[begin Exercise material]
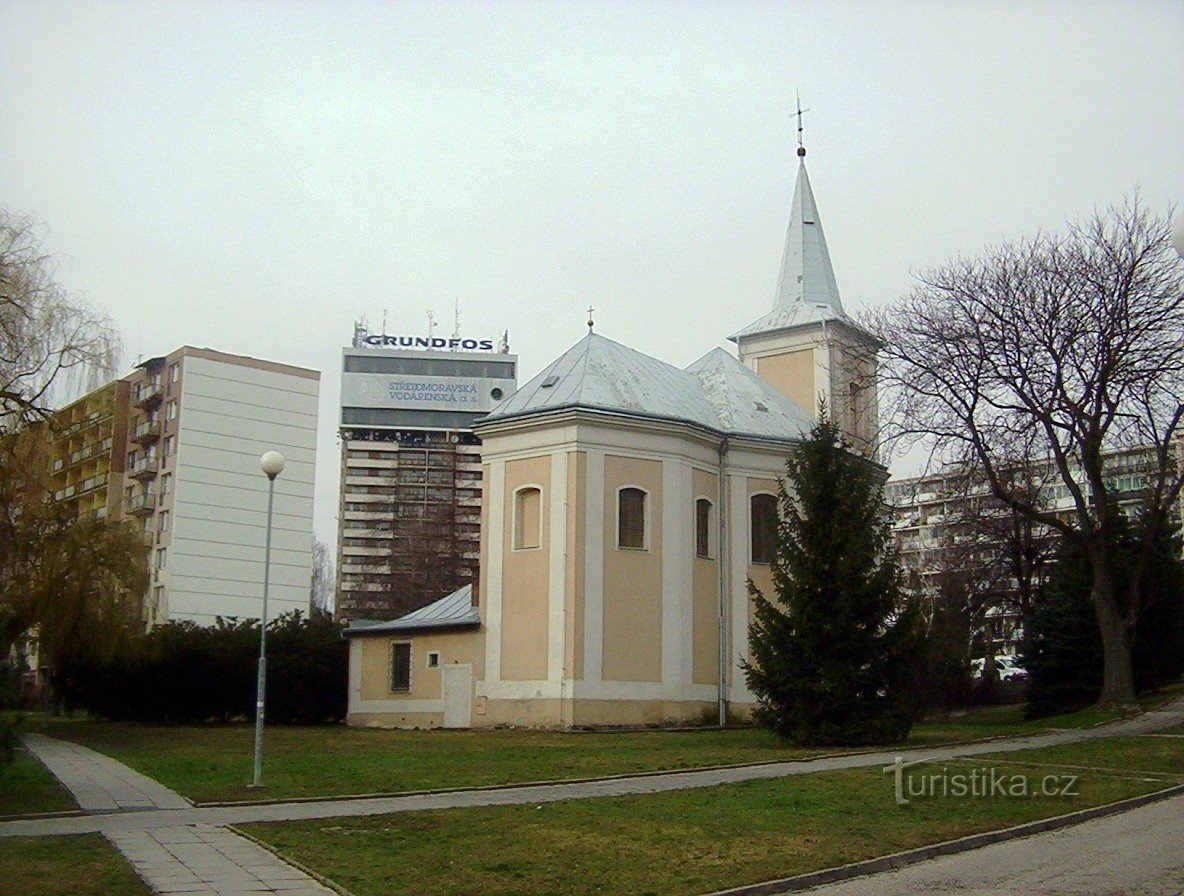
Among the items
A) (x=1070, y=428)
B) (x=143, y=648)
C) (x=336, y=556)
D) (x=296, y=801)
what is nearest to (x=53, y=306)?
(x=143, y=648)

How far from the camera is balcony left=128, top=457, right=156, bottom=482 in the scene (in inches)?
3162

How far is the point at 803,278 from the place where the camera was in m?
49.5

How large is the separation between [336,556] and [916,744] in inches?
3369

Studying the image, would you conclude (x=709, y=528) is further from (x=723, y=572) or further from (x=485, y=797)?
(x=485, y=797)

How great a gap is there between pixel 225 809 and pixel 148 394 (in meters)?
69.7

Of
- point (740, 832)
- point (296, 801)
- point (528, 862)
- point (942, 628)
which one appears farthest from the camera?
point (942, 628)

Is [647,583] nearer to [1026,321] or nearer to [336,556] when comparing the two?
[1026,321]

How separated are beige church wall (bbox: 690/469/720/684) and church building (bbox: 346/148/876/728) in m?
0.05

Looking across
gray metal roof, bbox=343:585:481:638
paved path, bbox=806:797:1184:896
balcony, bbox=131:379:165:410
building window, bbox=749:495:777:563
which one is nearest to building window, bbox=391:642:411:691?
gray metal roof, bbox=343:585:481:638

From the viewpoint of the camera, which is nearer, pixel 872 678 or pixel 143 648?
pixel 872 678

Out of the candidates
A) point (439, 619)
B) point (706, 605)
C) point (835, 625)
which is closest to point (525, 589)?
point (439, 619)

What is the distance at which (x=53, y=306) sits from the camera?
94.0 feet

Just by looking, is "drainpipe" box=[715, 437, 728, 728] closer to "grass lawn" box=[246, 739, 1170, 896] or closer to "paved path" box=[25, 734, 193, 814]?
"paved path" box=[25, 734, 193, 814]

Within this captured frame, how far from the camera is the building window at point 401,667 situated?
38875mm
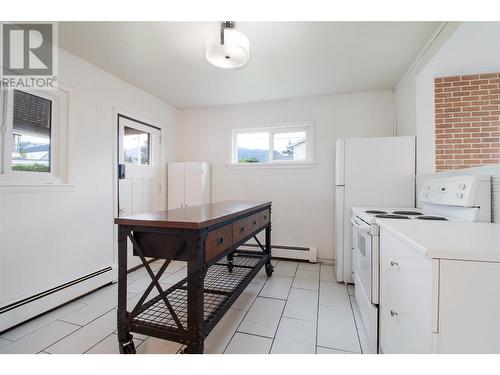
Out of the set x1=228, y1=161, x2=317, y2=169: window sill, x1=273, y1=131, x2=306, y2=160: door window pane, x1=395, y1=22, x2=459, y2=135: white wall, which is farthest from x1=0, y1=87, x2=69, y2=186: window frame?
x1=395, y1=22, x2=459, y2=135: white wall

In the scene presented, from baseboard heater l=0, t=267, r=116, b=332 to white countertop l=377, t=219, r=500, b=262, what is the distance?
9.37ft

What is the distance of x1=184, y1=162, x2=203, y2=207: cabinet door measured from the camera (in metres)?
3.59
[end Exercise material]
Leaving out every picture, copy exactly the lines from the one that contains "From the viewpoint" through the end of the entries above.

From the viewpoint of the camera, which is nearer, pixel 872 678 or pixel 143 648?
pixel 872 678

Out of the candidates
A) point (439, 619)
B) point (706, 605)
C) point (835, 625)
which is closest to point (525, 589)?
point (439, 619)

What is the distance at which (x=53, y=306) sits from the camera?
94.0 feet

Just by looking, is "drainpipe" box=[715, 437, 728, 728] closer to "grass lawn" box=[246, 739, 1170, 896] or closer to "paved path" box=[25, 734, 193, 814]?
"paved path" box=[25, 734, 193, 814]

Within this captured frame, how far from the camera is the building window at point 401,667 situated?
38875mm
Out of the set x1=228, y1=161, x2=317, y2=169: window sill, x1=273, y1=131, x2=306, y2=160: door window pane, x1=395, y1=22, x2=459, y2=135: white wall, which is farthest from x1=0, y1=87, x2=69, y2=186: window frame?
x1=395, y1=22, x2=459, y2=135: white wall

In the scene presented, from baseboard heater l=0, t=267, r=116, b=332 to white countertop l=377, t=219, r=500, b=262, what is the distance?
9.37ft

What is the distance of x1=184, y1=162, x2=203, y2=207: cabinet door measured from the camera (in metres)?
3.59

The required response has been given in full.